1. Air termination system
An air termination system is installed to protect the building from uncontrolled lightning strikes. The system consists of cables, spanned wires, and conductors. A correct design, dimension with more attention towards the corners and edges allows better protection against lightning. Design methods commonly used for air termination systems are: Mesh Method – It is used for the flat roof structure Rolling Sphere – It is the universally used method for all types of structure Protection Angle Method – It is preferred for single masts and finials type structures. For solar energy systems, the protection angle method is recommended.
2. Down conductors
The down conductor act as a conductive connector between air and earth termination systems. It allows the passage of lightning current to the earth termination system and provides the shortest and least resistant path to the current. For proper protection, down conductors should match the following guidelines: The down conductor should offer several short distances parallel current paths. A high voltage insulated down conductor is installed to ensure proper protection and separation distance from other conductive components. Conductors should be evenly distributed. The number of conductors required depends on the rooftop external edges area, so a proper calculation must be done.

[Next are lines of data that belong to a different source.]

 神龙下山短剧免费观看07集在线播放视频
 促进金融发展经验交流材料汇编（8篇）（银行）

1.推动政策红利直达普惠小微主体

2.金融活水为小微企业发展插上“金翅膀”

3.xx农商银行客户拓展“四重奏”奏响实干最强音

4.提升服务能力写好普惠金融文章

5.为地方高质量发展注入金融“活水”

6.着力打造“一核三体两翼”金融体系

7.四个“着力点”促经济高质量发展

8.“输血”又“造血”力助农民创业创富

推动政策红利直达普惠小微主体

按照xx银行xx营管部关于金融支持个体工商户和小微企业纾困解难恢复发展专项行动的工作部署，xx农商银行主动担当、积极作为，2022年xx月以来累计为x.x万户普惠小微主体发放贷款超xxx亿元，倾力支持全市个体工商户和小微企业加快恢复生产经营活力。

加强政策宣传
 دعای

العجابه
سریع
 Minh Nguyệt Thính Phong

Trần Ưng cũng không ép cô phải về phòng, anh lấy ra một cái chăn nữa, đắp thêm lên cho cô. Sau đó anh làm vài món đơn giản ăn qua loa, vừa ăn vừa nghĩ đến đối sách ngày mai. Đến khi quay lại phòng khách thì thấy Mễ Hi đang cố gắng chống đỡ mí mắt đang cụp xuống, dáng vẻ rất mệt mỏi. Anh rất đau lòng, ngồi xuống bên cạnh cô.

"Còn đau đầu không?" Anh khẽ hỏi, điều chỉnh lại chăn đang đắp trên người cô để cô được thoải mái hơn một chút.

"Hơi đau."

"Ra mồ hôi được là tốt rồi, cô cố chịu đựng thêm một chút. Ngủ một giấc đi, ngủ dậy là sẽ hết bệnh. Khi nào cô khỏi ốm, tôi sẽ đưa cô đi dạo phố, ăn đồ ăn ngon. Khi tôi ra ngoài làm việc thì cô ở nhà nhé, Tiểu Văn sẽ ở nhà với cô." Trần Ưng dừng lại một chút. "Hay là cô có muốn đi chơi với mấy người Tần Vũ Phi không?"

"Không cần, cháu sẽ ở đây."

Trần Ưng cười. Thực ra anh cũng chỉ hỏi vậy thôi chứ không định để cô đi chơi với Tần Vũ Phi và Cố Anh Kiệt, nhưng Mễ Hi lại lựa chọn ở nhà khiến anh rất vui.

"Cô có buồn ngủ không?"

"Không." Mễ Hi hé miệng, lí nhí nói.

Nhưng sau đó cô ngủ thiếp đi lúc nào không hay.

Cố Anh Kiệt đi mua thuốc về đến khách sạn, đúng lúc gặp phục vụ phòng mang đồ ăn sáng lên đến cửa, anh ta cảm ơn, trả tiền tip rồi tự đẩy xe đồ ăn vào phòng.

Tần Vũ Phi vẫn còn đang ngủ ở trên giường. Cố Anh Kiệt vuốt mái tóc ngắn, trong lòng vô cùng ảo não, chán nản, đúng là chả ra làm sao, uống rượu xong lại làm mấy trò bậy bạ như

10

3. Earthing termination system
Earthing termination system is installed to avoid voltage-rise in the earthing system, it helps in discharging the surge current to the earth. For effective discharging, it is recommended to use a low-frequency electrode offering a low resistance path to the earth and resistance to corrosion.
Internal Lightning Protection System(LPS)

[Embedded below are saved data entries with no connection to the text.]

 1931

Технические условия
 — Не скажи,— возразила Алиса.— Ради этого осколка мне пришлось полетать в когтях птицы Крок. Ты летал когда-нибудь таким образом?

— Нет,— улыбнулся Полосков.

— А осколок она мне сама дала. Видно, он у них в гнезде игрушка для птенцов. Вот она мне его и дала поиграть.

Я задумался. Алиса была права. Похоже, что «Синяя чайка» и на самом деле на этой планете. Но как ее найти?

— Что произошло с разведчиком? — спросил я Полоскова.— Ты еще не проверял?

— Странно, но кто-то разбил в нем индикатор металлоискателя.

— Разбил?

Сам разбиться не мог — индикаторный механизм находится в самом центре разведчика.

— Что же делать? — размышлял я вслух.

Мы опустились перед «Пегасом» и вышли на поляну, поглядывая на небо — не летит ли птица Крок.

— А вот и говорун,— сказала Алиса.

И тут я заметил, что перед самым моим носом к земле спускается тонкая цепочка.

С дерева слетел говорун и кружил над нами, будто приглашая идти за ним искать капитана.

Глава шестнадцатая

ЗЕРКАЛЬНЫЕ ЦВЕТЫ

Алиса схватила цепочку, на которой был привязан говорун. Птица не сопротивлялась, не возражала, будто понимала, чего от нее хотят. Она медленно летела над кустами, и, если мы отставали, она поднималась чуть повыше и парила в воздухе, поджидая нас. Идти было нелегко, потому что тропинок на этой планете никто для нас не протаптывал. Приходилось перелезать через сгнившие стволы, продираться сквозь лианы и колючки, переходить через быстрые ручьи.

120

To protect the building structure against indirect strikes, internal LPS is used. It is done in the following ways:
1. Lightning equipotential bonding –
It reduces the voltage difference by connecting the different isolated parts of the system using conductors or surge protection devices with the help of IEC 60364-4-41 standard(It defines the essential requirements related to protection against electric shock, direct and indirect contact of persons and livestock) Dangerous sparking is prevented by keeping an appropriate distance between the electrical conducting components and lightning protection equipment.
2. Surge (Lightning) protection device –
Surge protection devices are a part of the lightning protection system. The primary function of SPD is to limit transient overvoltages of atmospheric origin below the set hazardous value and divert current waves to the earth to protect the electrical installation system. In solar energy systems, SPDs are installed in ACDBs (AC distribution box) and are inbuilt in Inverters as well. Lightning rods are placed on the building top and are connected to the ground, they help in preventing the surrounding atmosphere from the static charges. In the case of lightning, the developed high current will pass to the ground directly.

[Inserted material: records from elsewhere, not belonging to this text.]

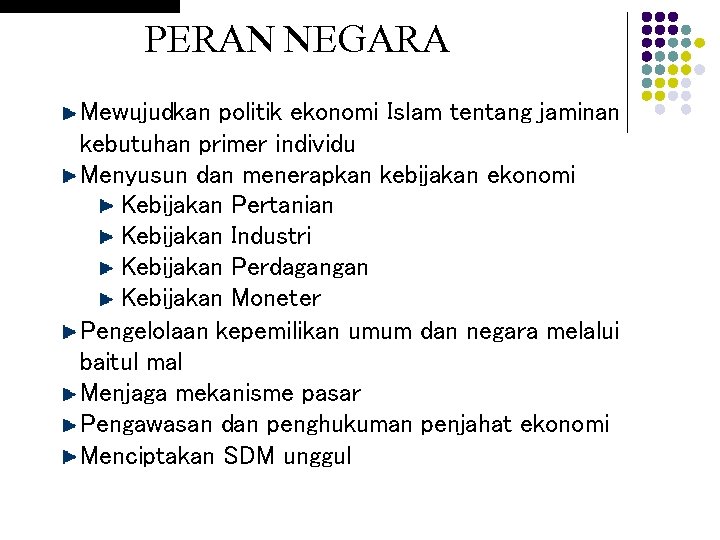 PERAN NEGARA

Mewujudkan politik ekonomi Islam tentang jaminan kebutuhan primer individu

Menyusun dan menerapkan kebijakan ekonomi

Kebijakan Pertanian

Kebijakan Industri

Kebijakan Perdagangan

Kebijakan Moneter

Pengelolaan kepemilikan umum dan negara melalui baitul mal

Menjaga mekanisme pasar

Pengawasan dan penghukuman penjahat ekonomi

Menciptakan SDM unggul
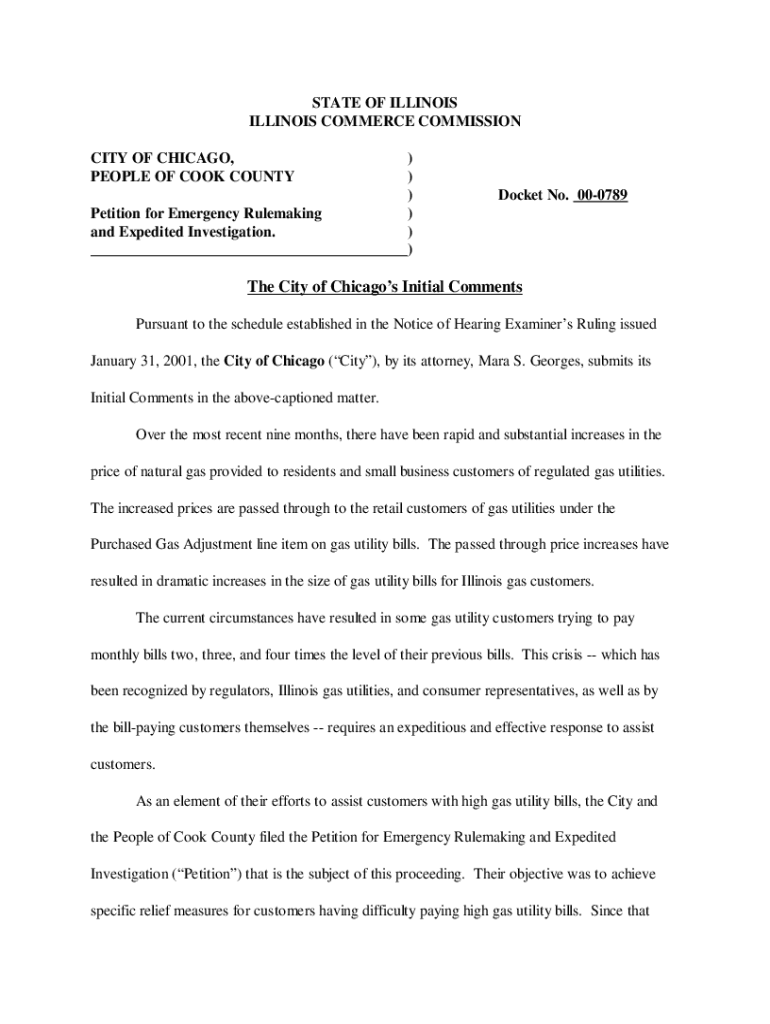 STATE OF ILLINOIS
ILLINOIS COMMERCE COMMISSION

CITY OF CHICAGO, )
PEOPLE OF COOK COUNTY )
) Docket No. 00-0789
Petition for Emergency Rulemaking )
and Expedited Investigation. )
)

The City of Chicago's Initial Comments

Pursuant to the schedule established in the Notice of Hearing Examiner's Ruling issued January 31, 2001, the City of Chicago ("City"), by its attorney, Mara S. Georges, submits its Initial Comments in the above-captioned matter.

Over the most recent nine months, there have been rapid and substantial increases in the price of natural gas provided to residents and small business customers of regulated gas utilities. The increased prices are passed through to the retail customers of gas utilities under the Purchased Gas Adjustment line item on gas utility bills. The passed through price increases have resulted in dramatic increases in the size of gas utility bills for Illinois gas customers.

The current circumstances have resulted in some gas utility customers trying to pay monthly bills two, three, and four times the level of their previous bills. This crisis -- which has been recognized by regulators, Illinois gas utilities, and consumer representatives, as well as by the bill-paying customers themselves -- requires an expeditious and effective response to assist customers.

As an element of their efforts to assist customers with high gas utility bills, the City and the People of Cook County filed the Petition for Emergency Rulemaking and Expedited Investigation ("Petition") that is the subject of this proceeding. Their objective was to achieve specific relief measures for customers having difficulty paying high gas utility bills. Since that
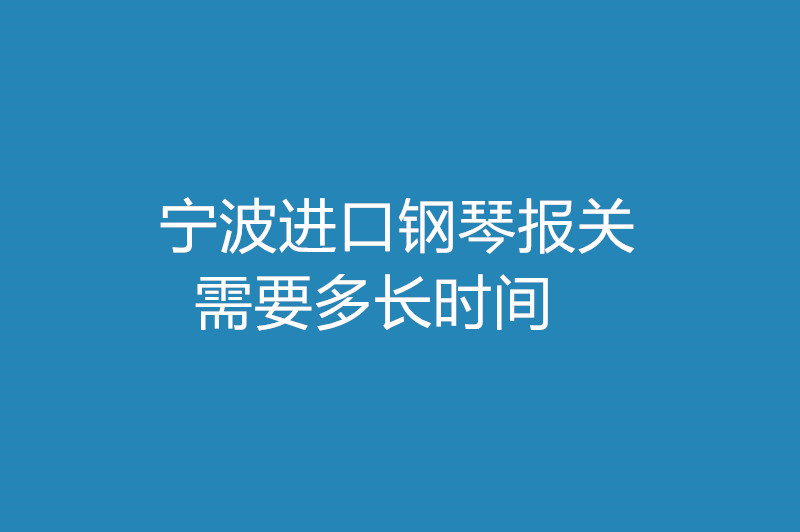 宁波进口钢琴报关需要多长时间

IEC standards for lightning protection
The International Electrotechnical Commission (IEC) defines guidelines for all electrical, electronic and other similar technologies. BS EN/IEC 62305 defines guidelines in consideration of lightning protection, it is divided into four major parts: 1. General principle 2. Risk management 3. Physical damage to the structures and life hazard 4. Electrical and electronic systems
Lightning protection for residential rooftop solar consumer – key points
The following points should be taken into consideration while building a lightning protection system for rooftop solar models: 1. Install lightning rod at the topmost point in the location where the solar energy system is installed. 2. The DC connection of the PV system should be kept at a reasonable distance from the metal components on the roof. 3. Ensure AC distribution box and inverter consists of a surge protection device. 4. Make sure down conductors are not rusted(as it increases the resistivity) and earthed properly.